There was a Lithuanian student whom I discovered for myself. We talked about the aesthetics of light and about comparative religion. Once, standing at the rail as the sun was setting, his radiant face turned toward me, he said he had something he wanted to tell me, but there was such a pounding of blood in my ears and light exploding that I could not stand it and I said, “What’s that book you’re reading?”
During the night the boat put in at Guadeloupe, where the Lithuanian student got off, and three days later I myself disembarked in the New World.
Part 2
CHAPTER NINE
Sosua: Paul and Ilse
In 1948, when I arrived in the Dominican Republic, it was ten years since I had seen my Uncle Paul or my grandparents.

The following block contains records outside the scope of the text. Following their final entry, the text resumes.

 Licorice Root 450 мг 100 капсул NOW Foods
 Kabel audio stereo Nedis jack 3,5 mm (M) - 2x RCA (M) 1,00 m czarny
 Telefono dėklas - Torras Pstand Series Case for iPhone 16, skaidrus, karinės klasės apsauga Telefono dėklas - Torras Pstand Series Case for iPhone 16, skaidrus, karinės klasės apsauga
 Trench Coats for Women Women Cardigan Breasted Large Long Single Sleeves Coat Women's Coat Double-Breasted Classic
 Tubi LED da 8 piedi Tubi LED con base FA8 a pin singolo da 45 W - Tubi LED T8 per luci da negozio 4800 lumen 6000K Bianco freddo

Shortly after my parents left Vienna, Paul had gone to one of the training farms that were being established in the outskirts of Vienna by Adolf Eichmann, in co-operation with the Jewish community. On these Hachscharahs, young Jews wanting to emigrate to Palestine were to be trained in farm work.
Paul wrote me to E
ngland. He enclosed a photograph of a plump young woman in working pants and a bandanna standing between a tall, pretty young man, who is pressing her left hand, and my bespectacled Uncle Paul, whose left hand she is pressing. Paul’s far arm is characteristically bandaged in an immense sling. The three young faces look laughingly out of that bitter time.

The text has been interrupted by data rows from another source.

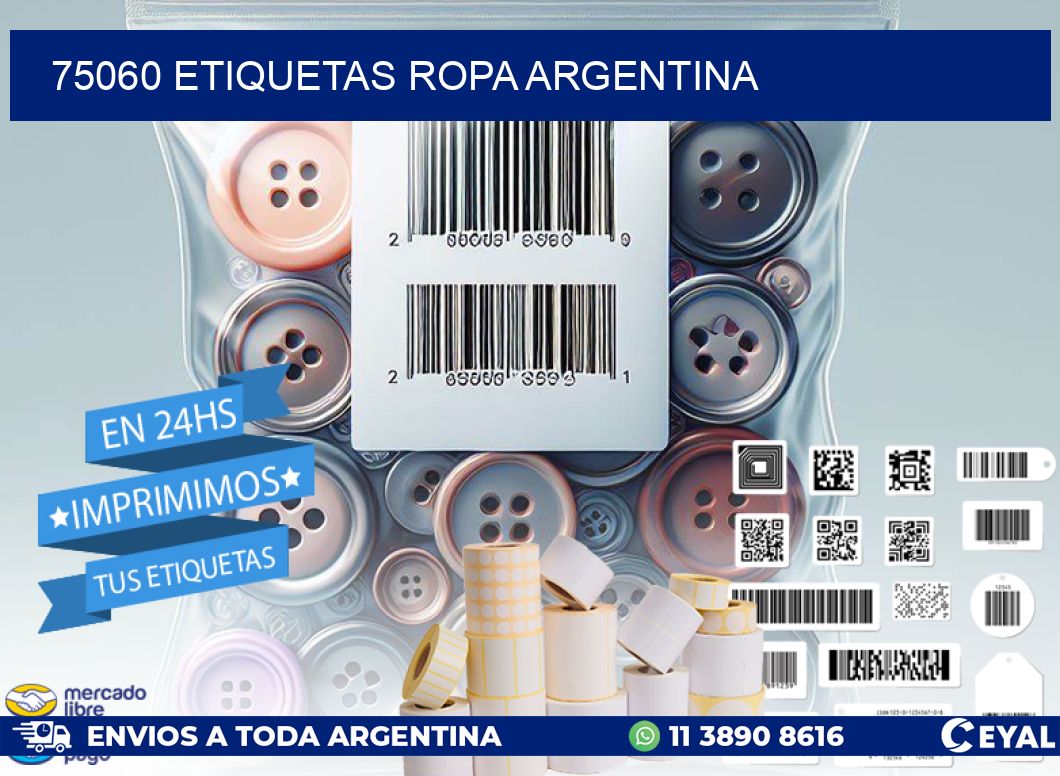 75060 ETIQUETAS ROPA ARGENTINA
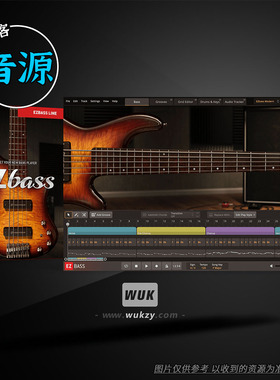 简单易用的智能虚拟贝斯音源丨Toontrack EZBass v1.2.0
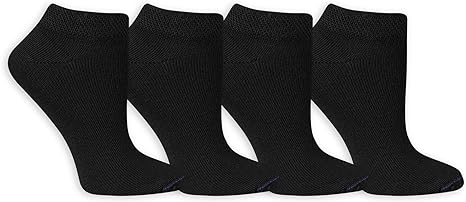 Dr. Scholl's womens Non-Binding Diabetic & Circulatory Low Cut Socks (4 Pack)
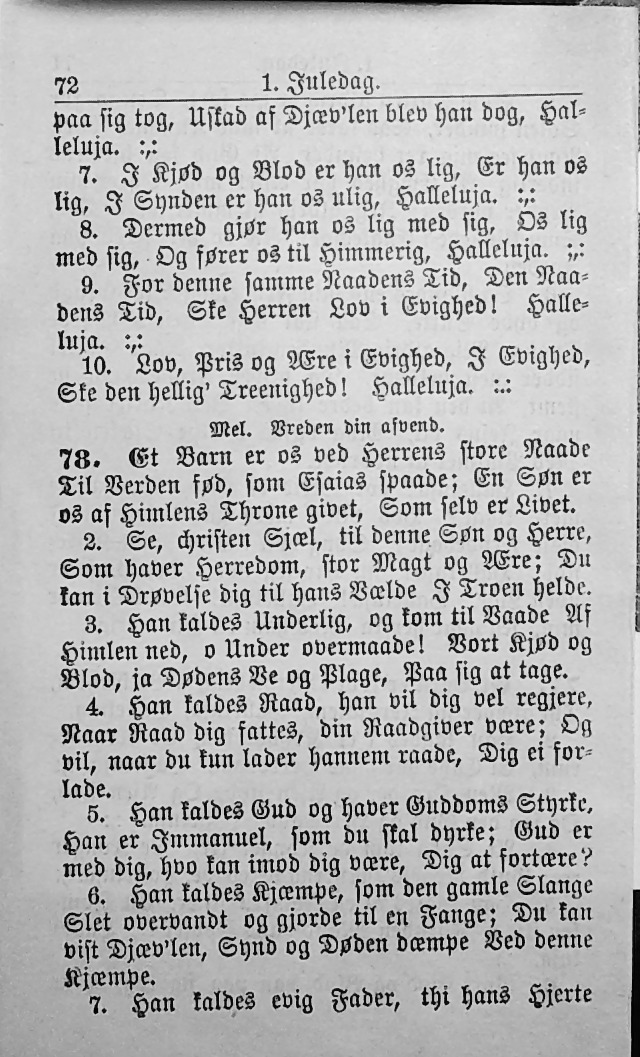 Psalmebog, udgiven af Synoden for den norske evangelisk-lutherske Kirke i Amerika (2nd ed.) page 76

I suspected nothing; I recalled the day when Paul had come to say good-by to me and how he had told my grandmother to figure the odds against a woman he wanted to marry wanting to marry him, and when, two weeks after the first letter, Paul wrote again to say that he had married this girl, Use, I refused, at first, to believe it. When I got used to the idea, I fell in love with the account of the marriage, so much more gallant than my parents’ formal wedding in that other world of 1927, in the presence of relatives from Vienna, Budapest, and Presburg, with a dowry including three dozen each of handkerchiefs, petticoats, nightgowns, pillow cases, all hand-monogrammed by the village girls and ready in the young people’s Vienna flat when they returned from their Italian honeymoon. Paul and Ilse were married outside the cowshed on the Hachscharah by a visiting rabbi, and caught the morning truck bringing eggs into the city. Paul and Ilse moved in with my grandparents, who were still living in Aunt Ibolya’s flat. Paul has told me that he and Ilse laughed so much carrying their combined and total belongings in a washbasket up the stairs that they had to stop and sit down on every landing.

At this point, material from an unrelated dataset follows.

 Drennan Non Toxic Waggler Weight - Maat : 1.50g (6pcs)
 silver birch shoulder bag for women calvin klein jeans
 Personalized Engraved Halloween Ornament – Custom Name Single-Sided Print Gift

My grandmother wrote to my mother on a high note of complaint against this girl whom Paul had brought into the family, who put black stockings in with her white wash though my grandmother had specifically warned her not to. My grandmother said she had begged Paul with raised hands not to marry this spoiled, uneducated child, whom he had known only six weeks, and who was engaged to someone else, but when this Paul, whom everybody thought such a sweet-natured son, really wanted anything, it was no good even talking to him; he took the girl’s part in everything.